Mijn Te’tjes zijn handelingen die ‘te’ zijn. Die me uit mezelf halen. Het brengt me in mijn hoofd. Ik ga als het ware over een grens van mijzelf en het brengt mij letterlijk uit mijn evenwicht. Ik hel teveel over naar een ander of naar iets. Dat is voelbaar. En vroeger zei men al: ‘Waar te voor staat is niet goed’. Is te veel. Is onnodig.

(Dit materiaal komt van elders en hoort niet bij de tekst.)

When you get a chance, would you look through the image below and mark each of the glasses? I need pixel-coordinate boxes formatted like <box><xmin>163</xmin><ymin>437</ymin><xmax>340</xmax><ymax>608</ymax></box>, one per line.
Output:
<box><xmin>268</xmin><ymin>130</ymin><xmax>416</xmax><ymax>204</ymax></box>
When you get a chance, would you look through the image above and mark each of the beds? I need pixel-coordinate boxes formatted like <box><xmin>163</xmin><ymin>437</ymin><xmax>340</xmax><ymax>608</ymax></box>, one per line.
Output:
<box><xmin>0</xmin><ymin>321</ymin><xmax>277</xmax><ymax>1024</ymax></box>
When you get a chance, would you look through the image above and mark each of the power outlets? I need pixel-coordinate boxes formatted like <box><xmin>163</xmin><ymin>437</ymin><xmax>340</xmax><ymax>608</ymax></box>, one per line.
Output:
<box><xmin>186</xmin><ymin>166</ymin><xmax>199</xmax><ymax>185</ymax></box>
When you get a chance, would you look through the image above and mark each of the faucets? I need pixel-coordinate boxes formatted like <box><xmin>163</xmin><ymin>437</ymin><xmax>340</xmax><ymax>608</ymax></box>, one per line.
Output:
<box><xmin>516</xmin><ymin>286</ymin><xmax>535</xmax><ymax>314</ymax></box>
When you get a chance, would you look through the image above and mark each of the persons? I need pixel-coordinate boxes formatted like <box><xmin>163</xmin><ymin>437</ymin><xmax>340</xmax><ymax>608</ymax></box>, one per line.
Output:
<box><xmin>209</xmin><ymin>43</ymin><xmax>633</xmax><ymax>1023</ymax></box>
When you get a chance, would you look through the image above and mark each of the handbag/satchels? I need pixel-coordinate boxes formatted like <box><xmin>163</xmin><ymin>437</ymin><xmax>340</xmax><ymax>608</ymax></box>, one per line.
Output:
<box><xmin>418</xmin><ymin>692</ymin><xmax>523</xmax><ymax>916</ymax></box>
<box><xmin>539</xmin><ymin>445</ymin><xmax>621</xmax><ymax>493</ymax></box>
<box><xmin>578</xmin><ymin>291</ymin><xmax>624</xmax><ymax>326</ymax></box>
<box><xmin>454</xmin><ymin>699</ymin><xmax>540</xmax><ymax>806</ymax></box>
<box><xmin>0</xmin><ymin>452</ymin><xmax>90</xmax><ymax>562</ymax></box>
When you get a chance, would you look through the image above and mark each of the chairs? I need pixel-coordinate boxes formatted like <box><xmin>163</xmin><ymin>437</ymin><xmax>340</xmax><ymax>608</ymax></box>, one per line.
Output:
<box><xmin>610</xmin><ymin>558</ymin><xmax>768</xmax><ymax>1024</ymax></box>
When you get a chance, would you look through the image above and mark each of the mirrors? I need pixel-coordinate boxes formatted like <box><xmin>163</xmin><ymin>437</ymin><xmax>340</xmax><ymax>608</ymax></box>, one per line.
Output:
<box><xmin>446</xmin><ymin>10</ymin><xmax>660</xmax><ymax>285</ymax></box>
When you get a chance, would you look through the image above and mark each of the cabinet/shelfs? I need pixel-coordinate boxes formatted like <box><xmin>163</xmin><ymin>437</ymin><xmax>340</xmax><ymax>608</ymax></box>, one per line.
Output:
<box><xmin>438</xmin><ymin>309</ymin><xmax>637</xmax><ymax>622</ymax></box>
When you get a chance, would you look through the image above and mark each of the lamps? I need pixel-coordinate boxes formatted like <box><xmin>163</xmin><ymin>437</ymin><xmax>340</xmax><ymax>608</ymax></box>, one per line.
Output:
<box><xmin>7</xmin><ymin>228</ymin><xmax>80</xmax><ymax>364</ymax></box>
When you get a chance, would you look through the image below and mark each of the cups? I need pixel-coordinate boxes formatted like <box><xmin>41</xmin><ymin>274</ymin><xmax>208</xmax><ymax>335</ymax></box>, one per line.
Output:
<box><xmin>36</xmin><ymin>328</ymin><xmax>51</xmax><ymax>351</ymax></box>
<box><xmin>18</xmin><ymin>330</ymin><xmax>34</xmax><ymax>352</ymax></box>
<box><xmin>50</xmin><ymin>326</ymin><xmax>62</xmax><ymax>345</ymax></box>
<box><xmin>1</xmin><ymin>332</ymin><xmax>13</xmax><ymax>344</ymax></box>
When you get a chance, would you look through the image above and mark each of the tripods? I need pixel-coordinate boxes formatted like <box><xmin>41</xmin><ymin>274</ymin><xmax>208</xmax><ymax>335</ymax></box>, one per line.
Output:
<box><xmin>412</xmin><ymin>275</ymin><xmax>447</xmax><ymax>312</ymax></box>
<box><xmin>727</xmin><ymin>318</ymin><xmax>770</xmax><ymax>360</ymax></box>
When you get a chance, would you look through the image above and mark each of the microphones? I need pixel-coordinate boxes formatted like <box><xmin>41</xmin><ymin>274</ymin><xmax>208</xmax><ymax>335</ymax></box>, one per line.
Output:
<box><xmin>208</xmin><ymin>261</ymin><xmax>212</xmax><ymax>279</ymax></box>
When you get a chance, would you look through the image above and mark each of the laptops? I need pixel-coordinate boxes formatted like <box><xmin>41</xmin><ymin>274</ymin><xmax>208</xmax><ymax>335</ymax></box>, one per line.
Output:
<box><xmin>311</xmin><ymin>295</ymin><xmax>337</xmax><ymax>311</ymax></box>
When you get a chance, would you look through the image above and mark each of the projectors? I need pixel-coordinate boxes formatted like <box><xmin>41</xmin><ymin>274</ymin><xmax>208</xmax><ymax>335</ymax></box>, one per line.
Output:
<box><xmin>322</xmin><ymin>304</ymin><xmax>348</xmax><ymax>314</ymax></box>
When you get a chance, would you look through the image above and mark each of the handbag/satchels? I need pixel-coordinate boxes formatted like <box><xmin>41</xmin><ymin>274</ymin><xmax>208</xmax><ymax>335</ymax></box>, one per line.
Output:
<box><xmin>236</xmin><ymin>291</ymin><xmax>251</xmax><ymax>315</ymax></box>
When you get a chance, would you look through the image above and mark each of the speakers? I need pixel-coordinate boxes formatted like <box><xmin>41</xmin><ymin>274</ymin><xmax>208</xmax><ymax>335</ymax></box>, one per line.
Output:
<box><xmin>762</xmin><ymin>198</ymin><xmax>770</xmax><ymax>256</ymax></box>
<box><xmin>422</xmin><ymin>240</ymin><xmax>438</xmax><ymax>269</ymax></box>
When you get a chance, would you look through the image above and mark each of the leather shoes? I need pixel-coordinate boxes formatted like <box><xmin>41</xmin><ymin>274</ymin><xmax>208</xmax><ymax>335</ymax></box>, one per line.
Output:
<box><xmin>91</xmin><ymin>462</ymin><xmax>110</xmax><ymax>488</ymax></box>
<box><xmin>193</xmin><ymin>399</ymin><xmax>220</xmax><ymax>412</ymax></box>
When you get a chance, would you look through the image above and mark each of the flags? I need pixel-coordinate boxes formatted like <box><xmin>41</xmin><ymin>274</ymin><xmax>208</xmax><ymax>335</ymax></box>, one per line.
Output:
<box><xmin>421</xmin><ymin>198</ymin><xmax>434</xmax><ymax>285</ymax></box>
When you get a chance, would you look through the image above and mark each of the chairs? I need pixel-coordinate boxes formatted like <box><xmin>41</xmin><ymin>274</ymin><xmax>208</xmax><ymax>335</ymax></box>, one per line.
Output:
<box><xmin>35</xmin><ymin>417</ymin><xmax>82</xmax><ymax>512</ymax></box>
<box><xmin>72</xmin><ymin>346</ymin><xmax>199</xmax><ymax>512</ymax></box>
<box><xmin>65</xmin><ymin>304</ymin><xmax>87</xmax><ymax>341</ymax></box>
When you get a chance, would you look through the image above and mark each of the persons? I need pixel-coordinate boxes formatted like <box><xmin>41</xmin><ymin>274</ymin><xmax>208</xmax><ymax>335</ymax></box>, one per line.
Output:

Mijn Te’tjes zijn bij voorbeeld het gevolg van te aardig willen zijn. Of een te enthousiast of te behulpzaam of te zorgzaam beeld van de werkelijkheid. Alsof ik in staat zou zijn door iets meer te geven, iets meer toe te voegen. Vaak werkt het averechts. Zo komen we ook te open staan. Alles komt dan naar binnen en daar wordt je heel moe van.
Ruststand – Enthousiast – Enthousiaster – Het Enthousiast – Te Enthousiast – Fanatiek – Blind. Enz.
Te veel vertrouwen in de medemens. Vertrouwen hebben in iemand is goed. ‘Te’ wordt wellicht veroorzaakt omdat we ‘te aardig’ zijn? Het is goed om waakzaam te zijn. Waakzaam op hoe onze medemens met ons omgaat.
Niet zozeer om dit dan van de ander te veroordelen, we waren of we zijn toch zelf ook zo. Als we onszelf kennen weten we dat we misschien ook soms manipuleren, of liegen, of onze afspraak niet nakomen. We zijn zelf toch ook mens?
Wel om het zo mogelijk terug te geven aan de ander, de ander er op aanspreken zodat die dat komt te weten van zichzelf en het niet meer bij ons in het mandje ligt.
Om waakzaam te kunnen zijn is het nodig dat we rust in ons leven inbouwen.
We zijn Broeders en zusters maar ook mensen met menselijke trekken en eigenschappen. Het is daarom ook belangrijk om te leren welke energieën van onszelf zijn en welke we oppikken van een ander.